Last night I went out with a few friends to Dow's Lake Pavillion, the mouth of what is Ottawa's primary winter attraction, the Rideau Canal. It was fairly cold--probably about -27 C with windchill--but we were far from the only ones who wanted to get a bit of night skating in. Unfortunately, I couldn't do much of it at all. I haven't skated anywhere in several years--living in other places will do that--and the only pair of skates I own are a few sizes too small. Thus, I had to rent a pair, and due to timing glitches only had about 20 minutes on the ice. It's a little scary to make the patchy outdoor rink the first foray into skating after years of inactivity--perhaps a local indoor rink where I could hold on to the side would have been easier--but once I got over my dorkish fear I was fine. Then, when time was up, I returned the skates, put on my boots, and went back outside to join my friends.

There's been a bit of controversy of late in the local papers this weekend; the Federal Capital Commission, the folks who make sure the Canal is safe for skating and keep track of statistics, say that it's the "world's longest rink" at 7.8 km. But Dave Taylor of the Citizen decided to test that, and found that according to his calculations, it's only 6.2 km. So what to do if some other place builds a longer rink? A bit of healthy silliness, but I'm only using it to make this point: it's long, and at night, when the snow is barely visible and the lights brighten up the dark sky, it's truly an unforgettable sight.

I don't go out to look for beauty amongst my life and surroundings, but when I find it, I love it.

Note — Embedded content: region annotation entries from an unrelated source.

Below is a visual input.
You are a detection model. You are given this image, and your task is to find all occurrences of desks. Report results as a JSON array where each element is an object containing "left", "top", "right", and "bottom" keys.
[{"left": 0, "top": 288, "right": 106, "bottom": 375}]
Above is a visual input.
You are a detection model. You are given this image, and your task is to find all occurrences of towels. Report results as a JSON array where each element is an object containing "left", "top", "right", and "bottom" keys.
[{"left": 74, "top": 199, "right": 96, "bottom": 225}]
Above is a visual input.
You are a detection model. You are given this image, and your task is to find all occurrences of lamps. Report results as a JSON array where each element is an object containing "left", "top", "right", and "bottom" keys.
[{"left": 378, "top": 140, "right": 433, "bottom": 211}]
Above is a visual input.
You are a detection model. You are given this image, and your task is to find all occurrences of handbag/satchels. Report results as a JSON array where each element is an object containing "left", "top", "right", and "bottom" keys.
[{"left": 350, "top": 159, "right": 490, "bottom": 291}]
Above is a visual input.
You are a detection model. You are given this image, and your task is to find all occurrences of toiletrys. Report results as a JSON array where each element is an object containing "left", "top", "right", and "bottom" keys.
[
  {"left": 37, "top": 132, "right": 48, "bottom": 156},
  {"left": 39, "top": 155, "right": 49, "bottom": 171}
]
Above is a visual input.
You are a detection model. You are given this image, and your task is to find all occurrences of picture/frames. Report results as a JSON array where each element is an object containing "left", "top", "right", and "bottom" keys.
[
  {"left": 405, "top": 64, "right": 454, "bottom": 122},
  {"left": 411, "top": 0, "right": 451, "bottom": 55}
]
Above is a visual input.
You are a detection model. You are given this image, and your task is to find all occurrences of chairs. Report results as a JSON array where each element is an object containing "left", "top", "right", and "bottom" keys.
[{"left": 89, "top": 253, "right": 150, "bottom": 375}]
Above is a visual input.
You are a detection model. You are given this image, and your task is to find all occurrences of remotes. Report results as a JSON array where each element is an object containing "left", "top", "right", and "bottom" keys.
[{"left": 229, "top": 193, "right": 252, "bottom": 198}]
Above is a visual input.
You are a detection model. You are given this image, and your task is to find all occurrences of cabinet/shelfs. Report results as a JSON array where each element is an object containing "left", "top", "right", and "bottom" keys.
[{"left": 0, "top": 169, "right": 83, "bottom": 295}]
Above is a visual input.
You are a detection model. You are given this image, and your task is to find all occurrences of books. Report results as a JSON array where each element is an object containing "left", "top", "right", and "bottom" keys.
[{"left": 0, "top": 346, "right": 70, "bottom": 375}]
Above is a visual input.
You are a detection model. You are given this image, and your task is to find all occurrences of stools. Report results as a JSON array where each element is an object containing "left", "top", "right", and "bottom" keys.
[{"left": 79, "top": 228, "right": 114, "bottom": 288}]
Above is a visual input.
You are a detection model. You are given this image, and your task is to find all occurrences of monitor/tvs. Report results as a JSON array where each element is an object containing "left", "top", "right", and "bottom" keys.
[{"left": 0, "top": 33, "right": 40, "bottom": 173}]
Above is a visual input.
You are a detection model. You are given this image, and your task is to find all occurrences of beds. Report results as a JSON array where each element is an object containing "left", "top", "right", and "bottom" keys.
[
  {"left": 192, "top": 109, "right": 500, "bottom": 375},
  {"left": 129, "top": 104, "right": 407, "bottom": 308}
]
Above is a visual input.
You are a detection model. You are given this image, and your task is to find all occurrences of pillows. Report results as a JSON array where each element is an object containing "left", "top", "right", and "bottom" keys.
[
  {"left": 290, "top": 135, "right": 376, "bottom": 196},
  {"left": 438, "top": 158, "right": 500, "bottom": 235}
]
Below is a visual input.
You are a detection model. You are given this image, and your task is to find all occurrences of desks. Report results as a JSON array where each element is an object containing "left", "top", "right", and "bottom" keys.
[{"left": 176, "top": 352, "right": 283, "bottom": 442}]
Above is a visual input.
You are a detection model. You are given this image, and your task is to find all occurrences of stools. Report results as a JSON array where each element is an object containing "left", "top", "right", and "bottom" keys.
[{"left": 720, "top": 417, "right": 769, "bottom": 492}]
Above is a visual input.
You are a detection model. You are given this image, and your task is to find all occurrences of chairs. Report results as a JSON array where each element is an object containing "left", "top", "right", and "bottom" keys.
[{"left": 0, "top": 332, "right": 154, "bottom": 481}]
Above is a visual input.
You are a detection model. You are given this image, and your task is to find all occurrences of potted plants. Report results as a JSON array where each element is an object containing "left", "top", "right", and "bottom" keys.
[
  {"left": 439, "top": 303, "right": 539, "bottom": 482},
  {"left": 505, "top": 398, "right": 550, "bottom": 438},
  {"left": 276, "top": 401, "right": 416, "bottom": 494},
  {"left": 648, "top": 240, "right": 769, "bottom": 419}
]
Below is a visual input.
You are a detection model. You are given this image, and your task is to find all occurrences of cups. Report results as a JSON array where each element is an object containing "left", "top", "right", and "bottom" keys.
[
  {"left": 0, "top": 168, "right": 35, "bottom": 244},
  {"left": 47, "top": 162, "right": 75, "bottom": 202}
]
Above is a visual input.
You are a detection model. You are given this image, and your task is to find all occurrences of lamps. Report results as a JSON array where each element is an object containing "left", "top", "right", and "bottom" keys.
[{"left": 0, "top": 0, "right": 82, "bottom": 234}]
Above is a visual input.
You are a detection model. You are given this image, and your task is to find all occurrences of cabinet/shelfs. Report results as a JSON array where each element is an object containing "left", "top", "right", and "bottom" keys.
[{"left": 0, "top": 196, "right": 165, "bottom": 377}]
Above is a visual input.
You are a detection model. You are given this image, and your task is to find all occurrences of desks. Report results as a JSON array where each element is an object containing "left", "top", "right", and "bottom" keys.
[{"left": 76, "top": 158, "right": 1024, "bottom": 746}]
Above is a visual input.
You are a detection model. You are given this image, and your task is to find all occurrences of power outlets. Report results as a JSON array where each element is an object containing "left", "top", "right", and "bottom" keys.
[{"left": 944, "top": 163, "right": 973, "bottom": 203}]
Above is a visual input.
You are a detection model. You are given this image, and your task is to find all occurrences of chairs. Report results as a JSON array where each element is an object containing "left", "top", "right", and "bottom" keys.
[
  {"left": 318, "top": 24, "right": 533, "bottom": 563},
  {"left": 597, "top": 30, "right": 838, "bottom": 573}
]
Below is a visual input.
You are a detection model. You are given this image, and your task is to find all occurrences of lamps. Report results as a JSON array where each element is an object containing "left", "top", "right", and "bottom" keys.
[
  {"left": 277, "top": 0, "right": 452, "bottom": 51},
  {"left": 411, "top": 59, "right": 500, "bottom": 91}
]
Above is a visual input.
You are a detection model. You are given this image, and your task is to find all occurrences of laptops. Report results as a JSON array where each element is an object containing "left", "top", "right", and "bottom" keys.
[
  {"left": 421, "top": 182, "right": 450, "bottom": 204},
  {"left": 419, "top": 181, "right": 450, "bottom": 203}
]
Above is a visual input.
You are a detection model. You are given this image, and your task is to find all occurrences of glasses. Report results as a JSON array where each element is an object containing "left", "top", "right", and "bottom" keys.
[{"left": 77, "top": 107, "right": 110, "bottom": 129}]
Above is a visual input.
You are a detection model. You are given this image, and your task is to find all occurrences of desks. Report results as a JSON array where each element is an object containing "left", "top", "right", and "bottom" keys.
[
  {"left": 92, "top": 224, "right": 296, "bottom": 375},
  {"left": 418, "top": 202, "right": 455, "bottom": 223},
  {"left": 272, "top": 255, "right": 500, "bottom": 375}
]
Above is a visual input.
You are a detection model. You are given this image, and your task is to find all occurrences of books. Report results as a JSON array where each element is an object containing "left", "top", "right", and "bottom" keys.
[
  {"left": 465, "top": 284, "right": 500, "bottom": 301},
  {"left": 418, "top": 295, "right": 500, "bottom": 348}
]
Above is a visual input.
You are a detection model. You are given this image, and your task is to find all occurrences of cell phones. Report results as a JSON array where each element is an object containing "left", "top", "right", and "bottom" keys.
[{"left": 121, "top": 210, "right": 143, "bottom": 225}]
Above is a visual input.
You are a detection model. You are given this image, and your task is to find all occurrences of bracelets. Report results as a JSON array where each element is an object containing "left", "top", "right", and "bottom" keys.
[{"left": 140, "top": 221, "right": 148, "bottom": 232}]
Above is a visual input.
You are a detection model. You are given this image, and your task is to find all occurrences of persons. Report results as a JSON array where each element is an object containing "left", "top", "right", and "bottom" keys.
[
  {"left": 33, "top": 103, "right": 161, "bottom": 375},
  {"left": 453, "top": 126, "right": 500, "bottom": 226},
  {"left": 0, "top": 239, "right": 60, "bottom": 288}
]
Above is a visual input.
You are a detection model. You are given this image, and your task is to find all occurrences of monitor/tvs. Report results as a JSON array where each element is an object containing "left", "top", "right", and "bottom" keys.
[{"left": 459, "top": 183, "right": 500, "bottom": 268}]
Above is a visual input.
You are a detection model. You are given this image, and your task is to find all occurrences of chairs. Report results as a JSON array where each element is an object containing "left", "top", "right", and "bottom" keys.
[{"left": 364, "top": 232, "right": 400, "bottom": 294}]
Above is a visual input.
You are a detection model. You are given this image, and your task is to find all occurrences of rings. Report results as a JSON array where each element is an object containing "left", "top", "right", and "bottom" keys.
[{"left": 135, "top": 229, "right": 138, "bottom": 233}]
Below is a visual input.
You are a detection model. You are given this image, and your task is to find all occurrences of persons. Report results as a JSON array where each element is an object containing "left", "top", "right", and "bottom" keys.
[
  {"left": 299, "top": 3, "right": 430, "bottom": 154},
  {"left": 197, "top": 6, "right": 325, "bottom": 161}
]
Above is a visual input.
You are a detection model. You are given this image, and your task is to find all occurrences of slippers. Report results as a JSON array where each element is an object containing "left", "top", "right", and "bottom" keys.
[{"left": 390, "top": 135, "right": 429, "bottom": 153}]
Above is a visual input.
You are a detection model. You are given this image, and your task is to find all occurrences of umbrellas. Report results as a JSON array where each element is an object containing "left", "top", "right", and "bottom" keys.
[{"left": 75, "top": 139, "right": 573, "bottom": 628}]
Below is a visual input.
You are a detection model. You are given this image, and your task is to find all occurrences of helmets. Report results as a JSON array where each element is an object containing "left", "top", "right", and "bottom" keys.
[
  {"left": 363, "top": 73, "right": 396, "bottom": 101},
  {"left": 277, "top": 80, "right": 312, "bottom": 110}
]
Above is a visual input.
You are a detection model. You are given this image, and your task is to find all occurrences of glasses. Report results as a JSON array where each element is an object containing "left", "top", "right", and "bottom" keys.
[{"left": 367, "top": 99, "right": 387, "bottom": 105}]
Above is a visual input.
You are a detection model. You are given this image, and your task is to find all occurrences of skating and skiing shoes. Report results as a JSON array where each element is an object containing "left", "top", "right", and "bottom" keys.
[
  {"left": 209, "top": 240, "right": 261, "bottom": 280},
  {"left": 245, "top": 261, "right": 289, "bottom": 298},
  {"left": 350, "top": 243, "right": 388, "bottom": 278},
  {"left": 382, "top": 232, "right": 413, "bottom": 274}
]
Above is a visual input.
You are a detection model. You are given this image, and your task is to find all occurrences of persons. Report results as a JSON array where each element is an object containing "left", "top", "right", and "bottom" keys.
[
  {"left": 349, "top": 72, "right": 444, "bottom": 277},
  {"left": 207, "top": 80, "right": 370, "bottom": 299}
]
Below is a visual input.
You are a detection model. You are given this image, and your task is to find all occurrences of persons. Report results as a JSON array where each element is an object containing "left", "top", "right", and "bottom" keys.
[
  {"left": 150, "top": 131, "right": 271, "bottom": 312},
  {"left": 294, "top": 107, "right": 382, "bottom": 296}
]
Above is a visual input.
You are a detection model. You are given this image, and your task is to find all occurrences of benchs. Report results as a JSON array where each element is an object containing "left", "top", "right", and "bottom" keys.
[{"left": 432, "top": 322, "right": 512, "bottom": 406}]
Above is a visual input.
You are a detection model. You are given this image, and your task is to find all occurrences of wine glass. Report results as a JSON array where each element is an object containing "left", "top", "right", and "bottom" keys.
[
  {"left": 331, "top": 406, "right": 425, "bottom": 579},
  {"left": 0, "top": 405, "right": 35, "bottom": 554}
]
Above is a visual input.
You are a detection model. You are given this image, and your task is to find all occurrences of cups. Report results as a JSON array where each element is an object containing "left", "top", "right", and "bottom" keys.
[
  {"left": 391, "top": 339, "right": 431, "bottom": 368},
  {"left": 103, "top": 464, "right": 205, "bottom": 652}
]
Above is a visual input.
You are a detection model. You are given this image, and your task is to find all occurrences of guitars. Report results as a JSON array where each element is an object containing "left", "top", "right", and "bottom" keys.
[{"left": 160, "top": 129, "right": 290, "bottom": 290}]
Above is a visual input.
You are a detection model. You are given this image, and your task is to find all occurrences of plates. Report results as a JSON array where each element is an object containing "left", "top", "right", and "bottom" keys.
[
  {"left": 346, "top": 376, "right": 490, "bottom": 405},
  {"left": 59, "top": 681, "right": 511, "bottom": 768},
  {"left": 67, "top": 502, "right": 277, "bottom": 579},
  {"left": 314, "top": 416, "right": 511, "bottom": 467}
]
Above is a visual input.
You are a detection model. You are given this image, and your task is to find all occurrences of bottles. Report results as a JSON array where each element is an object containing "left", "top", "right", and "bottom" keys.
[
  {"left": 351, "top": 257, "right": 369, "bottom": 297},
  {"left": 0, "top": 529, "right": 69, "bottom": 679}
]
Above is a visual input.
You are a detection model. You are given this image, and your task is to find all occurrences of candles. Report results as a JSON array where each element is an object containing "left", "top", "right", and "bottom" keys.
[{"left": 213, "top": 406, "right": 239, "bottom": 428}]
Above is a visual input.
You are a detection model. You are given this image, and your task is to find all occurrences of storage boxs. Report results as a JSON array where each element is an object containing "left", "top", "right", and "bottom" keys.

One of the first-ever pieces I wrote was about sitting in a taxicab on my way back into Manhattan. It was night-time and we crossed the 59th Street Bridge, and suddenly all the skyscrapers and lights rose up to meet me. That moment encompassed everything I loved about New York at the time, and still do. So goes for the Rideau Canal. I was walking along the ice to the hot chocolate stand where my friends had skated on ahead of me. Halfway there, I stopped. It was so quiet, and I was all alone with only a few silhouettes ahead and behind me. I turned around and saw the lights illuminating the canal, and felt how wide-open the space was. It was cold, but an exhilarating kind of cold, the one that makes you feel stronger.

No wonder people love to come here and skate.